An Eventful Path to IPO
Getting here hasn’t been smooth. In 2024, Cerebras filed an S-1 to go public, but withdrew the plan in October 2025, citing a “procedural shift” toward creating a more updated prospectus. Investors had questioned the original S-1’s revelation that one customer, Abu Dhabi’s G42, held substantial stock warrants for Cerebras and was the chipmaker’s chief customer. A review of the G42 stock deal by the Committee on Foreign Investment in the United States (CFIUS) raised eyebrows as well. (Notably, Cerebras’s April 2026 S-1 cited G42, AWS, OpenAI, and Abu Dhabi’s Mohamed bin Zayed University of Artificial Intelligence as its anchor customers.)
In September 2025, shortly before withdrawing its original S-1, Cerebras raised $1.1 billion in Series G funding at a valuation of $8.1 billion. As part of the announcement, Cerebras revealed that AWS and Meta were key customers, and it claimed to be 20X faster at inference than NVIDIA GPUs. Then in February 2026, the company announced $1 billion in Series H funding at a $23 billion valuation.
The road to IPO had another big twist: Arm and SoftBank reportedly offered to buy Cerebras weeks before the public debut but were turned away.
Big Deals in Inference
Cerebras is leading a charge into inference chips that has become a major market focus. Founded in 2015 by a group of former AMD engineers, including Andrew Feldman, now CEO; Gary Lauterbach (CTO Emeritus, now retired); Michael James (now Chief Architect, Advanced Technology); Sean Lie (now CTO); and Jean-Philippe Fricker (now Chief System Architect), the startup made its name for its unique wafer-style design.
Cerebras's Wafer Scale Engine, or WSE, packs the power of multiple chips onto a single boundary-free “dinner plate.” This is particularly effective in speeding up inference workloads, which require multiple repetitive passes through memory. Since Cerebras eliminates inter-chip gaps that can slow down traditional GPUs, its chip is faster for inference because it does not need to access external memory chips.

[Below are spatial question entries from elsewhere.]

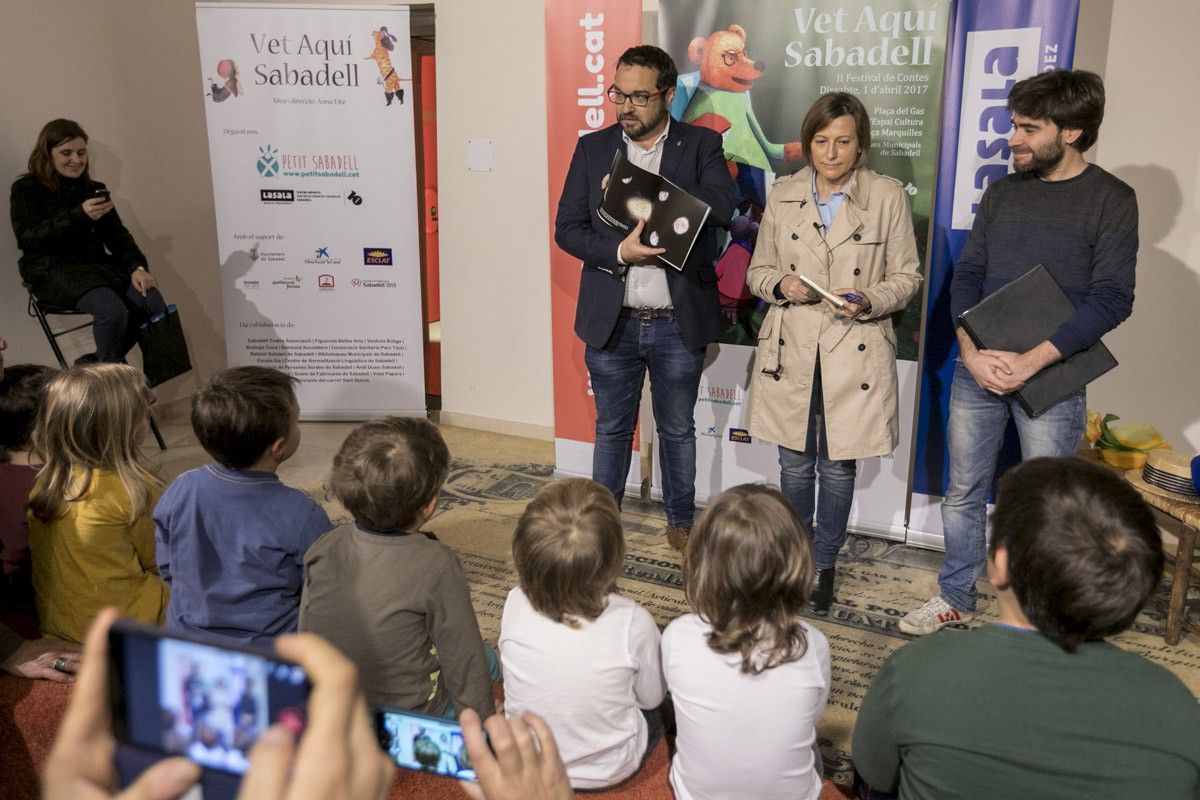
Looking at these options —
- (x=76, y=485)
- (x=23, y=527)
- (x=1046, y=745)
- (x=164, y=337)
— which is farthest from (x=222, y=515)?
(x=164, y=337)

In March 2026, AWS and Cerebras announced an agreement to advance AWS’s inference capabilities. The press release stated that the solution would combine AWS Trainium-powered servers, Cerebras chips, and Amazon’s Elastic Fabric Adapter (EFA) networking. The unified solution will be deployed on Amazon Bedrock in AWS datacenters. Later in 2026, Cerebras said it would offer open-source LLMs and Amazon’s Nova portfolio of foundation models powered by Cerebras products.

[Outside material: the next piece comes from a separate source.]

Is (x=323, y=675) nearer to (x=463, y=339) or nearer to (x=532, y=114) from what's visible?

In Amazon’s announcement of the deal, David Brown, Vice President, Compute & ML Services, AWS, stated:
“Inference is where AI delivers real value to customers, but speed remains a critical bottleneck for demanding workloads like real-time coding assistance and interactive applications. What we're building with Cerebras solves that: by splitting the inference workload across Trainium and [Cerebras chip] CS-3, and connecting them with Amazon’s Elastic Fabric Adapter, each system does what it's best at. The result will be inference that's an order of magnitude faster and higher performance than what's available today."
OpenAI’s announcement about its Cerebras deal also cited inference:
“Integrating Cerebras into our mix of compute solutions is all about making our AI respond much faster. When you ask a hard question, generate code, create an image, or run an AI agent, there is a loop happening behind the scenes: you send a request, the model thinks, and it sends something back. When AI responds in real time, users do more with it, stay longer, and run higher-value workloads.

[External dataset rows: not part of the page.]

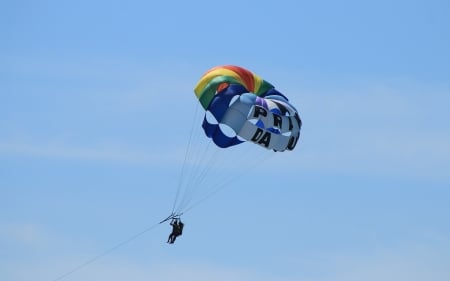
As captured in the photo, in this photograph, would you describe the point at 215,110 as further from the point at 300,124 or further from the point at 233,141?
the point at 300,124

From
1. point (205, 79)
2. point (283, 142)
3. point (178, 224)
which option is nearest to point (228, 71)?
point (205, 79)

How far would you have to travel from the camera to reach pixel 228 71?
41281mm

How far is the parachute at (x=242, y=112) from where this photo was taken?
4012 centimetres

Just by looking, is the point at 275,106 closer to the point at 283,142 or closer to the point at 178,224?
the point at 283,142

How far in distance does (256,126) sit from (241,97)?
1.40 m

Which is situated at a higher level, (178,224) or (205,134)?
(205,134)

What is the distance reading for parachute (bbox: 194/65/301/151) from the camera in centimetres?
4012

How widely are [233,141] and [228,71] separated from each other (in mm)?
3072

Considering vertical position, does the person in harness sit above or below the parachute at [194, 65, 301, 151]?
below

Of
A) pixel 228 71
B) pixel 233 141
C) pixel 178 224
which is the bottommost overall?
pixel 178 224

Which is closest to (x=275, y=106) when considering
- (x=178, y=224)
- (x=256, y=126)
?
(x=256, y=126)

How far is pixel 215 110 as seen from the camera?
40.3 meters

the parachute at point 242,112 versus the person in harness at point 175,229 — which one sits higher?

“We will integrate this low-latency capacity into our inference stack in phases, expanding across workloads.”
NVIDIA itself has been quick to respond to the inference demand. In March it released its NVIDIA Groq 3 LPX Rack, comprising a rack of 256 Groq Language Processing Units (LPUs), which are chips architected for what NVIDIA calls “the low-latency and large-context demands of agentic systems.” The chip is the result of NVIDIA’s $20 billion purchase of inference technology from Groq last year.
Futuriom Take: Cerebras's blockbuster IPO is both a testament to the need for alternatives to NVIDIA’s GPU dominance as well as a nod to growing demand for chips that handle workloads for AI inference.